課題:
本文の「チェンライからチェンマイに南」から始まり「しのそれほどは高くなかった。」で終わる部分を、「炒飯」を「焼きそば」に置き換えて書き直せ。

本文:
■ ■ ■ ■ ■ ■ ■

午前、手配した乗合自動車の、運転手の後ろの席に収まりチェンマイへ向けて出発をする。水田は、西洋人にとってはかなり異国情緒を刺激されるものらしく、車窓いっぱいにそれが広がれば"rice terrace…"などと、しばし陶然としているが、当方は田んぼなど見慣れたものだから「へー」くらいのところである。
チェンライからチェンマイに南下する途中には、日光の金精峠に似た場所があり、そのような山道で小休止をしながら岩の上のトカゲに目を留めたりする。街道筋のメシ屋では汁麺は小さい方を頼んで別途、炒飯を追加した。
チェンマイには午後の中ごろに着いた。台風、あるいは北部に集中した降雨によりバンコクではチャオプラヤ川が今にも溢れそうな勢いらしい。しかしピン川の水位は、おととしのそれほどは高くなかった。
ホテルの部屋は「高層階の山側」と予約時に伝えてあった。その、ドイステープ山を望む事務机にコンピュータを立ち上げ、若干のfacebook活動をする。

■ ■ ■ ■ ■ ■ ■

一覧:
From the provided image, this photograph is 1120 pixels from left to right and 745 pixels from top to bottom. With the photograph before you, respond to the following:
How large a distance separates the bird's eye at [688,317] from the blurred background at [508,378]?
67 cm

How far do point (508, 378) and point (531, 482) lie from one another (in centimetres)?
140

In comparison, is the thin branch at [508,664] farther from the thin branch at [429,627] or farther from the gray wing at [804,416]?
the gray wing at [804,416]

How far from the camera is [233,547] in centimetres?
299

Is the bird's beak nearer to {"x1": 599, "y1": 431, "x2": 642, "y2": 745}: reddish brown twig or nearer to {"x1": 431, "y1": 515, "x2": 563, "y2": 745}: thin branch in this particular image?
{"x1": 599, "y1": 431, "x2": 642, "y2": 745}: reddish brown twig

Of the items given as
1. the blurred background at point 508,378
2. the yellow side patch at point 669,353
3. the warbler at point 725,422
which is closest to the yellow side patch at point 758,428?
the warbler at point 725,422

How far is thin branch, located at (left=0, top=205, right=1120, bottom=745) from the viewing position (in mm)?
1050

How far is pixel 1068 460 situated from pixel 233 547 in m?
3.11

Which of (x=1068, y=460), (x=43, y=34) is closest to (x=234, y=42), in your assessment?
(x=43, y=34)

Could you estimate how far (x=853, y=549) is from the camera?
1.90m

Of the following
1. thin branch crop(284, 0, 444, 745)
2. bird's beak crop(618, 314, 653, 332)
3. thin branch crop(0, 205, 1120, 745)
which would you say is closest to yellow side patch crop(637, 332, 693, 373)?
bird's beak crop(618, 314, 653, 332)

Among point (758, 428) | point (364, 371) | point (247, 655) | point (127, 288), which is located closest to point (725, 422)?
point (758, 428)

■ ■ ■ ■ ■ ■ ■

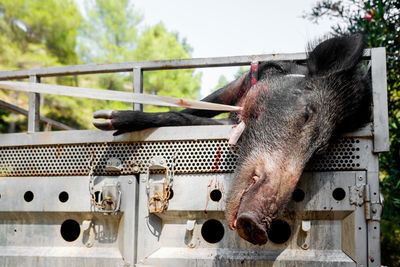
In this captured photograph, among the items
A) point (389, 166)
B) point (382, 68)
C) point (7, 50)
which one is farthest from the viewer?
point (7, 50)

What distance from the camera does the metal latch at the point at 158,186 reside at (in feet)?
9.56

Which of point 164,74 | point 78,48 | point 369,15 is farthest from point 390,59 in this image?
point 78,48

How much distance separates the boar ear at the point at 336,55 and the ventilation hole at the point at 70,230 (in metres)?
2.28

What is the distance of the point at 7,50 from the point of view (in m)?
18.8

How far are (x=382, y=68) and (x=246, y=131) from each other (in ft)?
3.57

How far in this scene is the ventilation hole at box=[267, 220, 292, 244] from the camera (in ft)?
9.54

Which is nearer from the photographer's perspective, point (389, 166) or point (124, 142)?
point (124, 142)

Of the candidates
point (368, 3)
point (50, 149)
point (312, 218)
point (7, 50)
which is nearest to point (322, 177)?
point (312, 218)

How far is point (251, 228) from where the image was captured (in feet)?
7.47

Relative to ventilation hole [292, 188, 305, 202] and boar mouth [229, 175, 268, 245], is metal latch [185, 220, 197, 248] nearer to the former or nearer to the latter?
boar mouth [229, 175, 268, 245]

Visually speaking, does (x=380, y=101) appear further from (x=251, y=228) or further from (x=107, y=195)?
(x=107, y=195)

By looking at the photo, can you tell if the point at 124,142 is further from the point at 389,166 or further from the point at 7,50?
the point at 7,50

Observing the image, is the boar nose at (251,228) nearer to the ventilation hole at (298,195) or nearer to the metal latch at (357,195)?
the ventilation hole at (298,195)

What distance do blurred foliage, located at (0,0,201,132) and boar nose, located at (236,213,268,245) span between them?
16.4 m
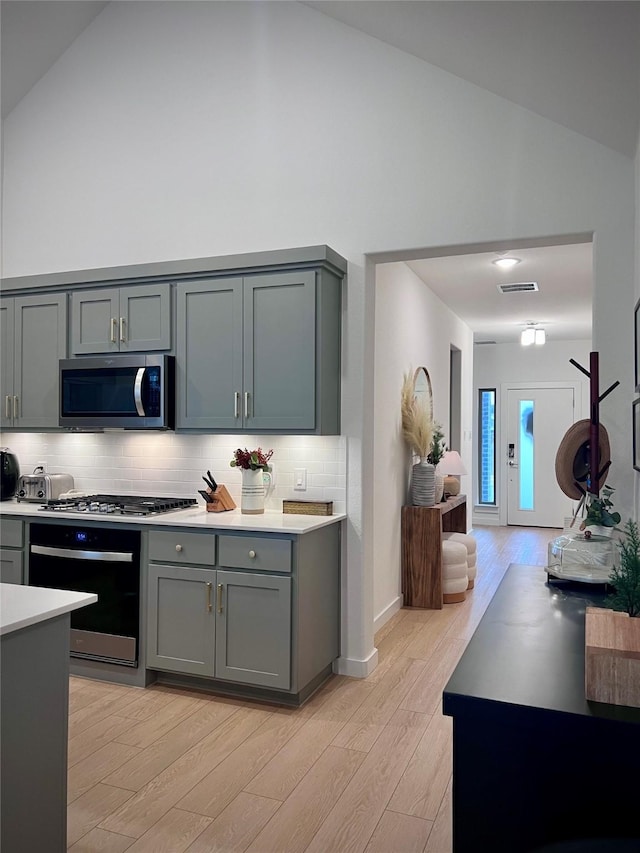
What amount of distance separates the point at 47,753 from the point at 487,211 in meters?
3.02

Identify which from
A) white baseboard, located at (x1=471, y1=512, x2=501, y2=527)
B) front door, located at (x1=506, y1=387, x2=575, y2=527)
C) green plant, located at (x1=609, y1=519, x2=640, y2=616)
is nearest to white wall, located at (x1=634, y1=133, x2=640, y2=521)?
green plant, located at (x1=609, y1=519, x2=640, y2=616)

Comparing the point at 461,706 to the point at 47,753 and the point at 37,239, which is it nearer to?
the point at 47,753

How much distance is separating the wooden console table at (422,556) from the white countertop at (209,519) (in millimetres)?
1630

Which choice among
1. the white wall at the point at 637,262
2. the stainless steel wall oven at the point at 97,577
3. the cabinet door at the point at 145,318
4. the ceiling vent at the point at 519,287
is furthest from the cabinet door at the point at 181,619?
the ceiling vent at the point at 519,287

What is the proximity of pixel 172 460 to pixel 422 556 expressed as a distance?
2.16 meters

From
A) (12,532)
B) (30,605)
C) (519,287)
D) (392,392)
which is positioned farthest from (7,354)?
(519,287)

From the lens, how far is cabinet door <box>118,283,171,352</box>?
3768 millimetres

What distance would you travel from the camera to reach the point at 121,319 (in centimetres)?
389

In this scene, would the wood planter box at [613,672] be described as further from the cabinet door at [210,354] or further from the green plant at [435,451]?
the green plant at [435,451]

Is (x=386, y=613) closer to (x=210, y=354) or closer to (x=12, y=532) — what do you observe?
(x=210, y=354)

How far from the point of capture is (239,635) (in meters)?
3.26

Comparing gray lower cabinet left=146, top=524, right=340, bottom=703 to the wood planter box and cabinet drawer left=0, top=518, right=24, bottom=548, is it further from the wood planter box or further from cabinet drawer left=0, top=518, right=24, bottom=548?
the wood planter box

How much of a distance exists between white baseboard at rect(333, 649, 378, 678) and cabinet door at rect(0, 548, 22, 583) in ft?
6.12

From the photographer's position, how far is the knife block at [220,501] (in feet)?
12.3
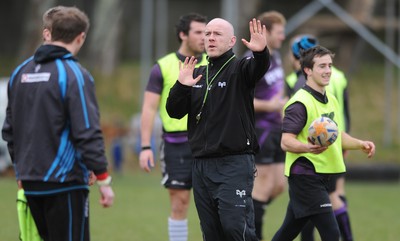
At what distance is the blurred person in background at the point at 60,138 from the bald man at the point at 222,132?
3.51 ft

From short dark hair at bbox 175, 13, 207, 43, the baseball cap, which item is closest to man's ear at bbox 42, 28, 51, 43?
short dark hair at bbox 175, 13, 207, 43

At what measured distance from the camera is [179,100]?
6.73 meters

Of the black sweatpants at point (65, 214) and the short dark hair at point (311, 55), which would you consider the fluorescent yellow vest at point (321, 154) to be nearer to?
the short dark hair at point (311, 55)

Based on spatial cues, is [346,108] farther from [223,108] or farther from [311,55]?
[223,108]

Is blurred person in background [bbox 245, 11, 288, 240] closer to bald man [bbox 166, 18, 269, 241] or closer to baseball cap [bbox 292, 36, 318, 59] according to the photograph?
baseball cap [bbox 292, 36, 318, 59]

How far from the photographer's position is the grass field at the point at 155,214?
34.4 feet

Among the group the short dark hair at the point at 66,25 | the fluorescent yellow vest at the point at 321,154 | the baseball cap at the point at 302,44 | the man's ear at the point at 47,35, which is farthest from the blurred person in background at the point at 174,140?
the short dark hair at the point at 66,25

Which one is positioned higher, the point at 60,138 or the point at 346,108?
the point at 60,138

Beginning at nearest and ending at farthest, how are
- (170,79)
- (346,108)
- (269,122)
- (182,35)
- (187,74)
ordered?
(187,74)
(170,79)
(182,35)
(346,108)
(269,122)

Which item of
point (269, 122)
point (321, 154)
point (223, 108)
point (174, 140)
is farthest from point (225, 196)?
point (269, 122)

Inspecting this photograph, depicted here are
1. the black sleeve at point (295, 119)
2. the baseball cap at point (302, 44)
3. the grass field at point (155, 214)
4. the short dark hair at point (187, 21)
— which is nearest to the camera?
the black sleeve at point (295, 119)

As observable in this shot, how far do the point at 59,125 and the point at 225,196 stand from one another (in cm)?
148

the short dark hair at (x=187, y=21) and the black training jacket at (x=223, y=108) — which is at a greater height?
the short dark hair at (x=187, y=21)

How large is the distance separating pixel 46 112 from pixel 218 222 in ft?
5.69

■ ■ ■ ■ ■ ■ ■

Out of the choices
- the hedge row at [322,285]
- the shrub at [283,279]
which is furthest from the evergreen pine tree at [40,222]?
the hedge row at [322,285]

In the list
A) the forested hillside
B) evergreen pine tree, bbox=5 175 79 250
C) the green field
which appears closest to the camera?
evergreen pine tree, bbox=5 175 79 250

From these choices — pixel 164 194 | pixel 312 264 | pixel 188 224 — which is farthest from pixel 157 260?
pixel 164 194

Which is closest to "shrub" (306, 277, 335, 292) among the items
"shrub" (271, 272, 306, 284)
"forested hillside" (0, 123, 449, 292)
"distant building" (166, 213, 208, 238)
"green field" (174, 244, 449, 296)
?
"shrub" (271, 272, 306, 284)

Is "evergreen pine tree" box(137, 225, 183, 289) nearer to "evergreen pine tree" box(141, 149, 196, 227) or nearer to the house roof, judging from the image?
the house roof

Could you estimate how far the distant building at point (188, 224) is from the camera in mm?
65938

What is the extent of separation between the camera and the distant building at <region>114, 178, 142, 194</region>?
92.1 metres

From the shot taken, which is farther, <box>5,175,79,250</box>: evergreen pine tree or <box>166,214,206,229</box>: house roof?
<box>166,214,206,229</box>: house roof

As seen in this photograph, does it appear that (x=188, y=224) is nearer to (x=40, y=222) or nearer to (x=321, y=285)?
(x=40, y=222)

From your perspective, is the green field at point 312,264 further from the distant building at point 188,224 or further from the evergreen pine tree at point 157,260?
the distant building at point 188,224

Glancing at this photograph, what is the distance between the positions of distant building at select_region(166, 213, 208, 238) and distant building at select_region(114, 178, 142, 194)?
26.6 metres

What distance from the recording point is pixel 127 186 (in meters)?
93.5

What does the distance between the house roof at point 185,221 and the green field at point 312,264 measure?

■ ■ ■ ■ ■ ■ ■

回答:
チェンライからチェンマイに南下する途中には、日光の金精峠に似た場所があり、そのような山道で小休止をしながら岩の上のトカゲに目を留めたりする。街道筋のメシ屋では汁麺は小さい方を頼んで別途、焼きそばを追加した。
チェンマイには午後の中ごろに着いた。台風、あるいは北部に集中した降雨によりバンコクではチャオプラヤ川が今にも溢れそうな勢いらしい。しかしピン川の水位は、おととしのそれほどは高くなかった。